Excerpt provided =>
Re: The UK report, press coverage, and the Green and Gold Roads to Open Access

From: Stevan Harnad <>
Date: Fri, 6 Aug 2004 00:43:23 +0100

On Thu, 5 Aug 2004, Dee Ann Divis wrote:


> Thank you for the information. I will take it into consideration as I
> put together the rest of the series.
> I do not agree with all of your points however and stand by the article
> as reported. For example, I have the actual House language and it is
> quite specific to PubMed, not to general self-archiving.

Dee, apart from the usual error (and it really is an error! but a
very wide-spread one, so it is not surprising that you fell into it
too!) of mixing up the House's OA Self-Archiving Mandate (green) with
an OA Journal-Publishing Mandate (gold), your article was accurate in
its reporting of the reactions of others (and it was mostly those other
reactions on which I was commenting).

But let me straighten out a second misunderstanding:

"Self-archiving" means the depositing of an article in an Open Access
(OA) Archive by its author. There are two forms of author self-archiving:
(1) central, subject-based self-archiving, and (2) distributed, institution-based

The fact that the recommended house mandate specifies PubMed Central simply
indicates that it is central self-archiving they have in mind. But it
is still *self*-archiving either way!

The *self* in self-archiving is the *author*. The US Government, in
making conditions for receiving research funding, is in a position to impose
conditions on the what the researcher, the recipient of the research
grant, must do. But it is in no position to make it part of the
condition for receiving research funding what it is that *publishers*
must do! It is, after all, not the publisher who is getting the money,
but the researcher!

So you are quite right that the US House recommendation was also specific
about *where* the author should self-archive (PubMed), but that is still
*self*-archiving, and my comment was simply referring to self-archiving.

I think there might have been some latent confusion too, in the article
-- over and above the confusion about whether it was OA Publishing
that was being mandated or OA Self-Archiving -- about *who* was being
mandated to provide the OA: It is the *author*, not the *publisher*
who must deposit the article in PubMed! When the author makes his own
article OA for himself, rather than the publisher doing it, that is OA
Self-Archiving (green). When the Publisher does it, it is OA Publishing
(gold). The House was recommending that *green* be mandated, not *gold.*

Could the House have recommended mandating gold? i.e., mandating that as
a condition of receiving research funding, all grant recipients must not
only publish their findings in a peer-reviewed journal (as is already
mandated now: "Publish or Perish"), but that that journal must be an
OA Journal?

To do =>
A – According to the message about open access, who must deposit the article in PubMed under the House recommendation?
B – Continue the message about open access from its last sentence.
The lines after this point come from a different source than the message about open access.

Data shown =>
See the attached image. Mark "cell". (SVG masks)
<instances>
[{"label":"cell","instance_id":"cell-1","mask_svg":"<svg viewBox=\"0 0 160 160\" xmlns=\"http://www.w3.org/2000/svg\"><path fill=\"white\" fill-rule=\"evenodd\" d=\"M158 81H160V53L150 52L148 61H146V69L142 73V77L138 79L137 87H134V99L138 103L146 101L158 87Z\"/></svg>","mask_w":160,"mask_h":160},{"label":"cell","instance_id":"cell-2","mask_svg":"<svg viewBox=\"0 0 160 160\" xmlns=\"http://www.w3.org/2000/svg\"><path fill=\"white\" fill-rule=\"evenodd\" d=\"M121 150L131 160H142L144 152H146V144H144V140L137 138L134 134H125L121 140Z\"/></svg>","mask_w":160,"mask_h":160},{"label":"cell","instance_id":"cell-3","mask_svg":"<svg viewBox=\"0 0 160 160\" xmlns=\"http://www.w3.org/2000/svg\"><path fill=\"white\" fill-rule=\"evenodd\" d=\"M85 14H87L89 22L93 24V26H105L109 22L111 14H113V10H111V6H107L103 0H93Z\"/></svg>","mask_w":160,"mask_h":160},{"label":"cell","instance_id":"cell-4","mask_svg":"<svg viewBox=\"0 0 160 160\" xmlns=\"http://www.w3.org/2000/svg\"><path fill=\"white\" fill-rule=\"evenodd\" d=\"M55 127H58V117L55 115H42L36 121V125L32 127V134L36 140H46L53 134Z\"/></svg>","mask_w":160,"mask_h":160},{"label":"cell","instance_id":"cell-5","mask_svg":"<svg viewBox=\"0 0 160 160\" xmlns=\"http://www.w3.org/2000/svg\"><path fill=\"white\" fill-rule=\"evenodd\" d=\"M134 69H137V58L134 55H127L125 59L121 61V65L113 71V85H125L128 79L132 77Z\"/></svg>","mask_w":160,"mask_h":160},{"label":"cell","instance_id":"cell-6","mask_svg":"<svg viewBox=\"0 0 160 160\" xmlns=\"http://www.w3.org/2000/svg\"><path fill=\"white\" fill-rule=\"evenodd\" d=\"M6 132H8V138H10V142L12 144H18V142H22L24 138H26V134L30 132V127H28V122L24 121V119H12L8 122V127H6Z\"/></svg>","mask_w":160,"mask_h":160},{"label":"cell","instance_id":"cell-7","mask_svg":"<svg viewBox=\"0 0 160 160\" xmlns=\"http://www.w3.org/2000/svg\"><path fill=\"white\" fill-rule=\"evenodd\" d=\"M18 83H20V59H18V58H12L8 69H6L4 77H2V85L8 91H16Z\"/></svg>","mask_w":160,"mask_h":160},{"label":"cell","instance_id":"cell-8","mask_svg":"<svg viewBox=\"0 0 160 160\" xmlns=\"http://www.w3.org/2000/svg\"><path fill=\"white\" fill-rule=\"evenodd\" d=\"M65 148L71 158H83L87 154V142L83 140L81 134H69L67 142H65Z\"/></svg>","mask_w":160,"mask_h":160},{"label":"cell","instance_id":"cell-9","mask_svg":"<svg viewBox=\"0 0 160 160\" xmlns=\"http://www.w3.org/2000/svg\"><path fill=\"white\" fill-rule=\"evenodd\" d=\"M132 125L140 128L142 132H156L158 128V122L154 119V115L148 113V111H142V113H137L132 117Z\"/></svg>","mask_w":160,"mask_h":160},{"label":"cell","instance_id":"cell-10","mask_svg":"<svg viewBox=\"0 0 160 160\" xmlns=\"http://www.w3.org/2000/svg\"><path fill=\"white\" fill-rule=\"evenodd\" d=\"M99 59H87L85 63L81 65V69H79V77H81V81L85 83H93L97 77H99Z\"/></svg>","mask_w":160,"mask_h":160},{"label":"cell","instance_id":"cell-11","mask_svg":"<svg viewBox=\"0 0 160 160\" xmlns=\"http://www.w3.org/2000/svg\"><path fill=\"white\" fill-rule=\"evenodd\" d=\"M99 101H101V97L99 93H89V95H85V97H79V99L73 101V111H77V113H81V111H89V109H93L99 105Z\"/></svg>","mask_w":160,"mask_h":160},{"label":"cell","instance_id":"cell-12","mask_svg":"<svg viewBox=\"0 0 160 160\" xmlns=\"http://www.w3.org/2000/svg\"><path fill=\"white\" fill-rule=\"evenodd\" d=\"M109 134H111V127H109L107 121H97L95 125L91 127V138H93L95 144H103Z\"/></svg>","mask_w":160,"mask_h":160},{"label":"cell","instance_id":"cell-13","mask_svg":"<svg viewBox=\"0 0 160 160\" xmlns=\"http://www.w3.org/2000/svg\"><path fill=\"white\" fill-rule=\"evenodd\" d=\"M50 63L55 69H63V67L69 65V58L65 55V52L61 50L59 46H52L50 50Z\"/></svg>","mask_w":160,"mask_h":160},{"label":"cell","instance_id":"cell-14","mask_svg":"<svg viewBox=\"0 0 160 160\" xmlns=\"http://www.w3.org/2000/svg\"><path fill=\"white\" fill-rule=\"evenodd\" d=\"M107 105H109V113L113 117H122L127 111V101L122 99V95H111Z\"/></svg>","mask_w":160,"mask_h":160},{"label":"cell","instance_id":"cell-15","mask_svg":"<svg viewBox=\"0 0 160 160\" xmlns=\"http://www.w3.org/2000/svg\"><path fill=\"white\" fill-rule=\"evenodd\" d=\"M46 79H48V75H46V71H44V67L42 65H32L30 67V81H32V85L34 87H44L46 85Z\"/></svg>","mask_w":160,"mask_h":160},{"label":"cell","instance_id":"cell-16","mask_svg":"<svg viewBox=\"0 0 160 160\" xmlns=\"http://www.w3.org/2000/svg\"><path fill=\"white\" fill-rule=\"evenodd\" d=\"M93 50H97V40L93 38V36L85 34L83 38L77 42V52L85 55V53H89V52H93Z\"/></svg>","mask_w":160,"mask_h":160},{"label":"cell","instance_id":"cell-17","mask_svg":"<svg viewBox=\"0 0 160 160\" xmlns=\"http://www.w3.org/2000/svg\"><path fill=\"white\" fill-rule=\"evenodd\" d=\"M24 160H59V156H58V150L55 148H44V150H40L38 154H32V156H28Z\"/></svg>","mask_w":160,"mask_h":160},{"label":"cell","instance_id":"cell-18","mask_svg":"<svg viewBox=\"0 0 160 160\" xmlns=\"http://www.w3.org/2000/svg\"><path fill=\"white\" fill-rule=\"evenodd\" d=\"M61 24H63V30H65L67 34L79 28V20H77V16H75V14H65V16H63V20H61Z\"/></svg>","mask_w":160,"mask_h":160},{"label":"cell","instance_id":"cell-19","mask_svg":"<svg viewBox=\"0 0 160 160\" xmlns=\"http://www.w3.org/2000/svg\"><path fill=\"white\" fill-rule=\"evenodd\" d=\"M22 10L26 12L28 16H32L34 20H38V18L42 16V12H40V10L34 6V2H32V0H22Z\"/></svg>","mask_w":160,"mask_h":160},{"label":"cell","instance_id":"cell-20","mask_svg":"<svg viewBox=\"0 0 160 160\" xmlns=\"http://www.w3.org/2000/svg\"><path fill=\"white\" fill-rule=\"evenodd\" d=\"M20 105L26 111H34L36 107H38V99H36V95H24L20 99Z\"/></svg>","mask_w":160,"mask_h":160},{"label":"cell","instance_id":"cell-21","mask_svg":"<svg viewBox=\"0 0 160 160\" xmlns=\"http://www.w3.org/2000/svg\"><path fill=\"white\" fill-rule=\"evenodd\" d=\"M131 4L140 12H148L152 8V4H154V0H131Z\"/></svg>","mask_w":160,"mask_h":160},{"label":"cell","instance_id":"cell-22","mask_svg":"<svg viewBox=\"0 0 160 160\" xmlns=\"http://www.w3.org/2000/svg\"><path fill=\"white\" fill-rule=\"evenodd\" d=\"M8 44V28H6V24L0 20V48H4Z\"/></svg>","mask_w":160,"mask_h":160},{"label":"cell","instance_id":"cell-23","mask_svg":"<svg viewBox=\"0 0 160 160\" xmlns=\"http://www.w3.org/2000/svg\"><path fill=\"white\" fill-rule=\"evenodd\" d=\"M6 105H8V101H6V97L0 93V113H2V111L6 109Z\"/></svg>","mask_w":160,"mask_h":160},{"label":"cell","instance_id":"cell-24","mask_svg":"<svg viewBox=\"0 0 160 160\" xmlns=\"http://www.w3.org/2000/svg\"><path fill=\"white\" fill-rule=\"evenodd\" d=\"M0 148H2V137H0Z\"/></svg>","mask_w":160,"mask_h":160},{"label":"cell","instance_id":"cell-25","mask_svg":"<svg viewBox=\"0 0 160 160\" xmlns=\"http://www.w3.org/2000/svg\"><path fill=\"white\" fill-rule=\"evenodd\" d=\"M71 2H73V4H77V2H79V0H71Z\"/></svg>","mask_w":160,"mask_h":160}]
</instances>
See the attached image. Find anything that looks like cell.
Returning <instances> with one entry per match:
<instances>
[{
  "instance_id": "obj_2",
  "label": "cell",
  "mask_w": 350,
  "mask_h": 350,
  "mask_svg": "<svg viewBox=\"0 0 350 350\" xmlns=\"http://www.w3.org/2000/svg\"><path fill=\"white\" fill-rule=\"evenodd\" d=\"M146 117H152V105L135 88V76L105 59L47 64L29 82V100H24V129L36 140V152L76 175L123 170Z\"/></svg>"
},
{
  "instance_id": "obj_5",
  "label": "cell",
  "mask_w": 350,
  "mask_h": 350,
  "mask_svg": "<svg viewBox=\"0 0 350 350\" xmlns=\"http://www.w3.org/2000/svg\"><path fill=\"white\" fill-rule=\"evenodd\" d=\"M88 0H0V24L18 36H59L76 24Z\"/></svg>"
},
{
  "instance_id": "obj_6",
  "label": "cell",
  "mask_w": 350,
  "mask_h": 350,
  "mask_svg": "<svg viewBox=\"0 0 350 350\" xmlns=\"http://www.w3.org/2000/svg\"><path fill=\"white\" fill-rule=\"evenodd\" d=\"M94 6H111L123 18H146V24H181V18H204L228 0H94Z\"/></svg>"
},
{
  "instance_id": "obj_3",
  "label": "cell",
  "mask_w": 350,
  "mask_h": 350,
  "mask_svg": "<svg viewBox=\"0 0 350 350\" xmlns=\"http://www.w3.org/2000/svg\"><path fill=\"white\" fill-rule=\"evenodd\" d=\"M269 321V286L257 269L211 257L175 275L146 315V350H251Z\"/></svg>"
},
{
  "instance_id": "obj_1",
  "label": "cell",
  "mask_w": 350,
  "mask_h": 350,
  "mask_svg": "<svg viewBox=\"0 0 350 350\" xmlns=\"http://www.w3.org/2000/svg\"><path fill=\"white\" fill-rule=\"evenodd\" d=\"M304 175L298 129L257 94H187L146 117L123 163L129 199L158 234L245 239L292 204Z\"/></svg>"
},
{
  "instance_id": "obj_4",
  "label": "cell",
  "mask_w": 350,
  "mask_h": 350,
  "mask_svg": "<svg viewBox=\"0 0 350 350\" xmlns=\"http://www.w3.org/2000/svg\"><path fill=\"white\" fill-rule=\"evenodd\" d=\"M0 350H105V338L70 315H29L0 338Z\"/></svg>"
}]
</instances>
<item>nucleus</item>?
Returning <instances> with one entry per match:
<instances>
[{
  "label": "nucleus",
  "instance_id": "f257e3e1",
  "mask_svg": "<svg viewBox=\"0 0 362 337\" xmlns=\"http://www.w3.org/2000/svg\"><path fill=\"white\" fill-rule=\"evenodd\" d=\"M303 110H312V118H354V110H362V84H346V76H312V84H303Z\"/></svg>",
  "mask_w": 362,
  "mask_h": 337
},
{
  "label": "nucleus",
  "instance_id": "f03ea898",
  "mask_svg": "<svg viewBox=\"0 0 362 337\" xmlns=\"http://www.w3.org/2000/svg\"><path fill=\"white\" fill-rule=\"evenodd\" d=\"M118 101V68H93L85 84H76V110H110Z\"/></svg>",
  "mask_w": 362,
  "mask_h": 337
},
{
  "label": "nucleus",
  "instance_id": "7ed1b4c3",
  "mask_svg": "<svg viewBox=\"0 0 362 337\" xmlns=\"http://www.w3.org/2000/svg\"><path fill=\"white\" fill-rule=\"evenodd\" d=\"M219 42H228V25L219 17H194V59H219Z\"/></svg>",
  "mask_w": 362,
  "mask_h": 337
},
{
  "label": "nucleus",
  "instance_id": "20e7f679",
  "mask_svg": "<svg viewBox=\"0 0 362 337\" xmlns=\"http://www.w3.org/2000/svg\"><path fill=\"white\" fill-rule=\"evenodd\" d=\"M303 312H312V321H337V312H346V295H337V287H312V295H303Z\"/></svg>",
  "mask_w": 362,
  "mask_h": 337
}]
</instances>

Responses =>
A – The author, not the publisher.

B –
The House *could* have recommended mandating that, but it wisely did
not, for the reason that there exist 24,000 peer-reviewed journals today,
but only about 1200 of them are OA Journals. That is about 5%. The
House recommendation would have had little chance of being passed by
the Senate if it had imposed as unrealistic a condition as that.

Such a condition would have been unrealistic not just because it would
try to squeeze 100% of research in 5% of the available journals, but
unrealistic also because whereas researchers don't mind being told to
publish, and don't mind being told to self-archive their published
articles (see below), they definitely *do* mind being told *where*
to publish them (and so they should!):

It is researchers themselves who must decide which journal, with what
level of peer-review standards and track-record for quality they choose
to submit their work to, not their granting agencies!

So the House was wise not to try to mandate OA Publishing (gold), but only
OA Provision, via self-archiving (green). We already have the indications
that grant recipients will willingly comply with such a mandate from
Swan and Brown's (2004) JISC/OSI survey, in which they asked authors:

    "how they would feel if their employer or funding body required
    them to deposit copies of their published articles in... [OA
    archives]. The vast majority... said they would do so willingly..."

    Swan, A. & Brown, S.N. (2004) JISC/OSI Journal Authors Survey

    Swan, A. & Brown, S.N. (2004) Authors and open access
    publishing. Learned Publishing 2004:17(3) 219-224.

One last point, about central self-archiving as opposed to institutional

I think the House Appropriations Committee was less wise in going on
to specify *where* grantees should self-archive their articles to make
them OA (in PubMed). Surely it is enough to mandate that they should
be made OA! For reasons discussed in an early posting in the American
Scientist Open Access Forum (reproduced below), it no longer makes any
difference where an article is self-archived, as long as the Archive is
OAI-compliant. In this regard, the recommendations of the UK Parliamentary
Science and Technology Committee
which were released within a fortnight of the US recommendations were
wiser (though otherwise very similar). The UK did not stipulate that funded
research must be self-archived in a central OA Archive, only that it
must be self-archived, hence OA. (In fact, they expressed a preference for
Institutional Self-Archiving.)

Below is the discussion of the pro's and con's of central and institutional
self-archiving, and how the US and UK recommendations differed on this.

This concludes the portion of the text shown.